Opdracht:
Neem uit de paginatekst het stuk van "Met betrekking tot" tot en met "niet verder geholpen." woordelijk over.

Paginatekst:
———

Met betrekking tot de toepassing van artikel 7 van de Verordening c.q. de daarmee overeenkomende voormelde bepalingen heb ik geen toelichting kunnen vinden in de voorbereidende stukken van de institutionele instellingen van de EU, voorzover ze overigens al aanwezig zijn. Ook heb ik geen jurisprudentie van het Hof van Justitie van de Europese Gemeenschappen (hierna: HvJ EG) kunnen ontdekken die specifiek ziet op artikel 7 van de Verordening of op daarmee overeenkomende gemeenschapsrechtelijke bepalingen. Tenslotte heeft ook het bestuderen van artikel 7 van de Verordening in de overige authentiek talen binnen de EU mij niet verder geholpen.

———

Gegevensfragmenten:
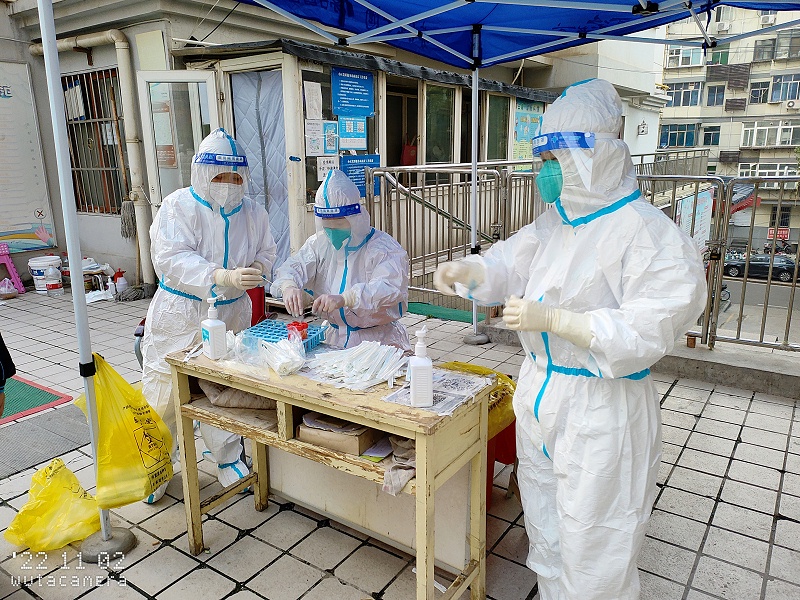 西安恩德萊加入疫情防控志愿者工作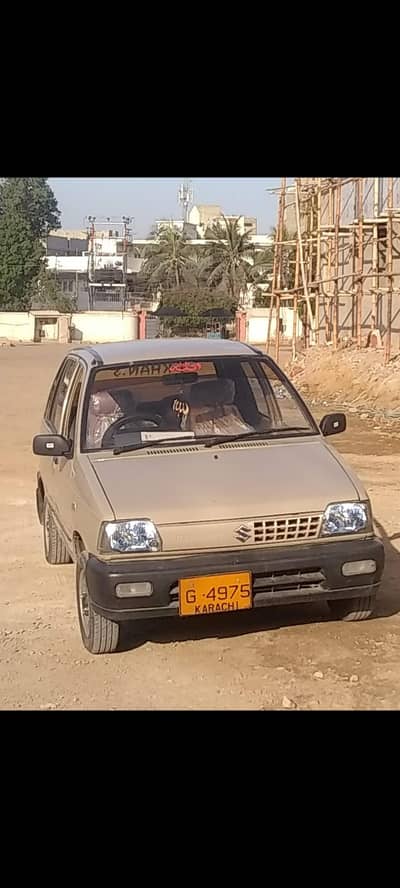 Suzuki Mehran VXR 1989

———

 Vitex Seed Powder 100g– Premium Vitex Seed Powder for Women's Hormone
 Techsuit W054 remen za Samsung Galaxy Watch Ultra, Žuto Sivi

———

Antwoord:
Met betrekking tot de toepassing van artikel 7 van de Verordening c.q. de daarmee overeenkomende voormelde bepalingen heb ik geen toelichting kunnen vinden in de voorbereidende stukken van de institutionele instellingen van de EU, voorzover ze overigens al aanwezig zijn. Ook heb ik geen jurisprudentie van het Hof van Justitie van de Europese Gemeenschappen (hierna: HvJ EG) kunnen ontdekken die specifiek ziet op artikel 7 van de Verordening of op daarmee overeenkomende gemeenschapsrechtelijke bepalingen. Tenslotte heeft ook het bestuderen van artikel 7 van de Verordening in de overige authentiek talen binnen de EU mij niet verder geholpen.